I understand how padding and pack_padded_sequence work, but I have a question about how it’s applied to Bidirectional.
Does the BiLSTM (from nn.LSTM) automatically applied the inverse of the sequence (also in case of using the pad_packed_sequence)?
If yes, so does the padding affect the first-last timestep?
for example : seq1=[a, b, c, d, e], seq2=[x, y, z]
and after padding : seq1=[a, b, c, d, e], seq2=[x, y, z, 0, 0]
If we input the seq2, this means that BiLSTM
- take input of [x, y, z, 0, 0] and [0, 0, z, y, z]
or - take input of [x, y, z, 0, 0] and [z, y, x, 0, 0]

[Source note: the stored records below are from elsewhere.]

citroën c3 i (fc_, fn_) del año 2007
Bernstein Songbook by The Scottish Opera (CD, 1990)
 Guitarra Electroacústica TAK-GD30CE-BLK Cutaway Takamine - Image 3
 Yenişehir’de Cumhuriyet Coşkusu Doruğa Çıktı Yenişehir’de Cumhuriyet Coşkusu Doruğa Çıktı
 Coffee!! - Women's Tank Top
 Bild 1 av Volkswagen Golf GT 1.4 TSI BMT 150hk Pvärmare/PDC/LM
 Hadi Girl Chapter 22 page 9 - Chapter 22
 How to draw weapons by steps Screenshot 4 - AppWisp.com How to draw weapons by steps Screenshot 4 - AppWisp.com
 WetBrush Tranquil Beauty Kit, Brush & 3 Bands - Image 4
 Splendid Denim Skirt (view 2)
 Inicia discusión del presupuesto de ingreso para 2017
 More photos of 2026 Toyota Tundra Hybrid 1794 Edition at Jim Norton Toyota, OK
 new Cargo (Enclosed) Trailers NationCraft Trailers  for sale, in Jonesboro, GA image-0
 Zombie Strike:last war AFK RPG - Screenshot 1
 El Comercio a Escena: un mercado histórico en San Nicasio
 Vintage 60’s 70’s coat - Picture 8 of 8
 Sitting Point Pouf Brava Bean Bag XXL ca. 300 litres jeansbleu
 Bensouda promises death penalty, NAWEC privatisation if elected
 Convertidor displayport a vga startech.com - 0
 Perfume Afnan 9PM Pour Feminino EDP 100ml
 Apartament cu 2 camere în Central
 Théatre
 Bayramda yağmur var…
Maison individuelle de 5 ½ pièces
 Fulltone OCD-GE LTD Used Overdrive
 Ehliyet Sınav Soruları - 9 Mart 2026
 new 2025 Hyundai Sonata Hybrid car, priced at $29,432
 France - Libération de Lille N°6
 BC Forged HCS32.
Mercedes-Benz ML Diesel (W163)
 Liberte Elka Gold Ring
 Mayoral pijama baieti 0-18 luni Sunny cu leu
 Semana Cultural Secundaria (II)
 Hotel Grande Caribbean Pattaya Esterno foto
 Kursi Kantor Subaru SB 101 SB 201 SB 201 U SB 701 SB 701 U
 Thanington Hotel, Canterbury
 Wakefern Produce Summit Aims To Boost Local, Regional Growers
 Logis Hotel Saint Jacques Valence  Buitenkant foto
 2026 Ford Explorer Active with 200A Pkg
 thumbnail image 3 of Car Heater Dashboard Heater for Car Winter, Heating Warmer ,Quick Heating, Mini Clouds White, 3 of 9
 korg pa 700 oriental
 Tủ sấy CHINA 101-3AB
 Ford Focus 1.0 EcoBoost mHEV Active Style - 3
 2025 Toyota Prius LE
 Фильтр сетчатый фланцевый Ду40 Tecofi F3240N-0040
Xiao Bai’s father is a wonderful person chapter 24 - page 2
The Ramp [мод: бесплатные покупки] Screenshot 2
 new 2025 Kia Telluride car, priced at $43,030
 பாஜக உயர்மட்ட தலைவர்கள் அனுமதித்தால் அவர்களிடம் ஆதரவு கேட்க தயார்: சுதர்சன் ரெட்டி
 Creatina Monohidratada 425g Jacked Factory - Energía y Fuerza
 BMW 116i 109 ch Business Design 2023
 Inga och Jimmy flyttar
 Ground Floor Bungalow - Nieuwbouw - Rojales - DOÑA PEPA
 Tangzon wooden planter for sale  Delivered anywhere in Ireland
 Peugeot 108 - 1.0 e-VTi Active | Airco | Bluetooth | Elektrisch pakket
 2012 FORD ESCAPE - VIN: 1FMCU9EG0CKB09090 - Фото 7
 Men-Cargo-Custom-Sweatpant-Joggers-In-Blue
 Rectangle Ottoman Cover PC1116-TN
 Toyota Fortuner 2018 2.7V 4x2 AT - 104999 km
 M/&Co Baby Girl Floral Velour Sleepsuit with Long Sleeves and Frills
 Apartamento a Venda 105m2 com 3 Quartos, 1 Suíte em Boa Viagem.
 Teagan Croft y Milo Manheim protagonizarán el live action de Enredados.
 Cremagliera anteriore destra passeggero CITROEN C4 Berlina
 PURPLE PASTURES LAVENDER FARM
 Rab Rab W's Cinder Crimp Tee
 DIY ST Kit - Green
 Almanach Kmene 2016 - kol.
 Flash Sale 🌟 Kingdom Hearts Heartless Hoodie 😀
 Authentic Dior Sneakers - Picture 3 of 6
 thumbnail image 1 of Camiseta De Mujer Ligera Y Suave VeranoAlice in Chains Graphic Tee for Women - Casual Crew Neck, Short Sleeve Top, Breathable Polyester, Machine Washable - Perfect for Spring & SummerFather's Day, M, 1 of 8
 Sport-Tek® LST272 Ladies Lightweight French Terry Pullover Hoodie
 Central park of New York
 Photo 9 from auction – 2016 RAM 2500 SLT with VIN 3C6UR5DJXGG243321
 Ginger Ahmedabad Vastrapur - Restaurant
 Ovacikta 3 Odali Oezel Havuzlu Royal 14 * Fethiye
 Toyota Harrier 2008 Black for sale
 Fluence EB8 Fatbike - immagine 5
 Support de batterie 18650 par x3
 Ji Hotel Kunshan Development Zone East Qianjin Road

Would you please help me clarify these points? Thank you very much
I think the length information is even not required.
Note that we pad the short sequences with zeros. RNN with input hidden=None (the first frame) would actually creates hidden=torch.zeros(...). In this case, [z, y, x, 0, 0] and [0, 0, z, y, x] just produce same results.
But for theoretically, an inverse ([x, y, z, 0, 0] -> [0, 0, z, y, x]) and a shift ([0, 0, z, y, x] -> [z, y, x, 0, 0]) are required in case paddings are not zeros.